Superior mechanical performance of in-situ nanofibrillar HDPE/PTFE composites with highly oriented and compacted nanohybrid shish-kebab structure

Abstract

Hierarchical structures dominate the mechanical performance of polymer materials. In this work, in-situ nanofibrillar high-density polyethylene/polytetrafluoroethylene (HDPE/PTFE) composites with highly ordered and compacted nanohybrid shish-kebab (NHSK) structure were successfully fabricated using a self-made loop oscillating push-pull molding (LOPPM) equipment. Through the synergistic effect of the oscillatory push-pull shear flow field and PTFE, in-situ nanofibrillar HDPE/PTFE composites with superior strength and toughness were obtained. With the addition of 5 wt% PTFE in HDPE, the tensile strength, Young's modulus and impact strength of in-situ nanofibrillar composites reached 133.4 MPa, 4388.1 MPa and 69.1 kJ/m2, which was about 6.0, 6.0 and 3.1 times higher than that of neat HDPE, respectively. These superior improvements in mechanical performance were attributed to the oriented and compacted NHSK structure.

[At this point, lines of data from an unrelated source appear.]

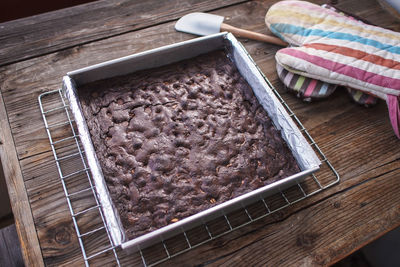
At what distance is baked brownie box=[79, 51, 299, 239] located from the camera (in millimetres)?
1098

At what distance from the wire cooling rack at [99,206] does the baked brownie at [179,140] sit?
0.23 feet

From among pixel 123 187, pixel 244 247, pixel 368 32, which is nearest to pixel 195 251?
pixel 244 247

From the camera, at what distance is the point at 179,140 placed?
1.22 metres

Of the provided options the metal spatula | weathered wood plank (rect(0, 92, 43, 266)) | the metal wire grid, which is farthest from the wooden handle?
weathered wood plank (rect(0, 92, 43, 266))

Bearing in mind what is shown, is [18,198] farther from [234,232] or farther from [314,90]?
[314,90]

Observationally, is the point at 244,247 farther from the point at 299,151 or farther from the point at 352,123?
the point at 352,123

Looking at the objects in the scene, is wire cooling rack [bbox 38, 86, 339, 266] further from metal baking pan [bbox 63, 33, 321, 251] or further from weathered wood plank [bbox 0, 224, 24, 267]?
weathered wood plank [bbox 0, 224, 24, 267]

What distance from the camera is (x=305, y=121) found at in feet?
4.42

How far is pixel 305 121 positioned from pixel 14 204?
113 cm

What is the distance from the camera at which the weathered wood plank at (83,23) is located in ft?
4.81

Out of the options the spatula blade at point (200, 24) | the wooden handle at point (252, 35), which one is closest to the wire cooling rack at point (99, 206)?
the wooden handle at point (252, 35)

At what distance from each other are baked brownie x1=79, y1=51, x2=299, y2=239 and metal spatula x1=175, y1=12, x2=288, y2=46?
0.19m

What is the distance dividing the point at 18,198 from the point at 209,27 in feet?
3.52

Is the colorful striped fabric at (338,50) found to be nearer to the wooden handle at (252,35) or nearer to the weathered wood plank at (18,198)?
the wooden handle at (252,35)
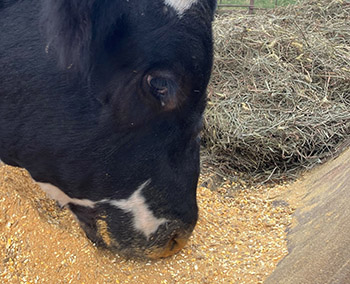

Additionally, two-dimensional small-angle X-ray scattering (2D-SAXS), two-dimensional wide-angle X-ray scattering (2D-WAXS) and differential scanning calorimetry (DSC) results confirmed the synergistic enhancement effect of the flow field and PTFE on the degree of orientation, lamellar thickness, average length of shish and crystallization properties. Overall, it is believed that this proposed strategy can be extended to a wide range for the preparation of polymer materials with superior mechanical properties.